She is not a serious scholar of feminism/gender Holly, this is obvious to anyone with training in the field
— Rachel McKinney (@r_a_mckinney) July 26, 2019
where “training in the field” means 3rd wave and later, i suppose? i’m just not sure what it would take for you to concede that gender critical feminists are peers. is it that we haven’t published on this topic in peer-reviewed journals yet? give us time! most of us only got into
— Dr Holly Lawford-Smith (@H_L_Smith_) July 26, 2019
(three tweets snipped)
I literally mean “training in the field”- sitting in on graduate courses, participating in conferences, learning history of the tradition, understanding the competing positions in the debates, picking up vocab and background assumptions.
— Rachel McKinney (@r_a_mckinney) July 26, 2019
And — assuming this is true, which I doubt — your view is that all this is required to count as a serious scholar? in a subfield of PHILOSOPHY?! The privilege, it burns.

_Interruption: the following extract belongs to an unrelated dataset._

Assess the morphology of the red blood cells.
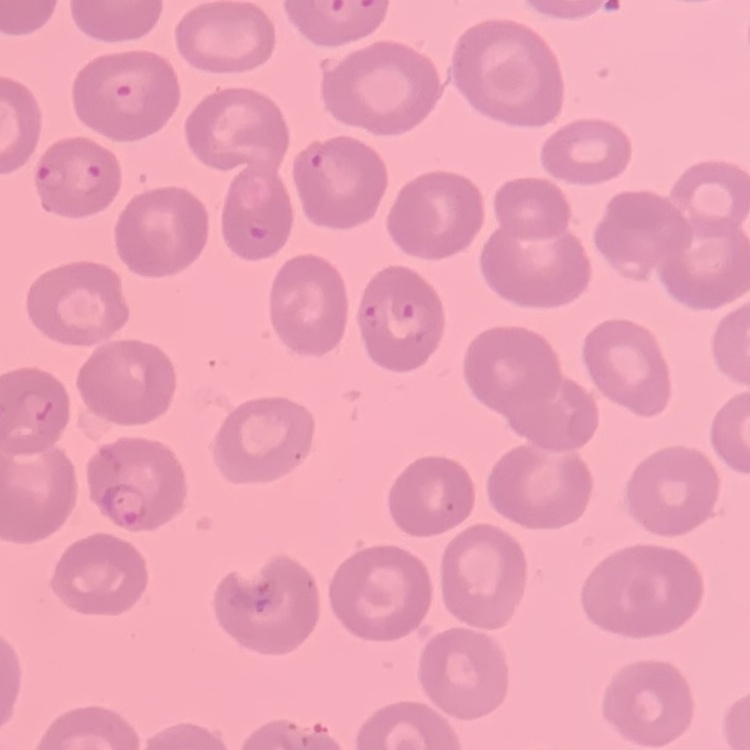
They show no rouleaux formation.

Thin blood film. Field's or Giemsa stain. Square crop of a larger photomicrograph.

— John Schwenkler (@johnschwenkler) July 26, 2019
Last year I said, in response to someone who seemed to be using the concepts of “privilege” and “epistemic injustice” without understanding them:
Being slightly familiar with the literature whose terms you’re using and using those terms properly isn’t a form of privilege, even if people who don’t do it tend to get marginalized and dismissed.
I didn’t expect this to be controversial! Or, perhaps less tendentiously, what does Schwenkler mean by “privilege” here?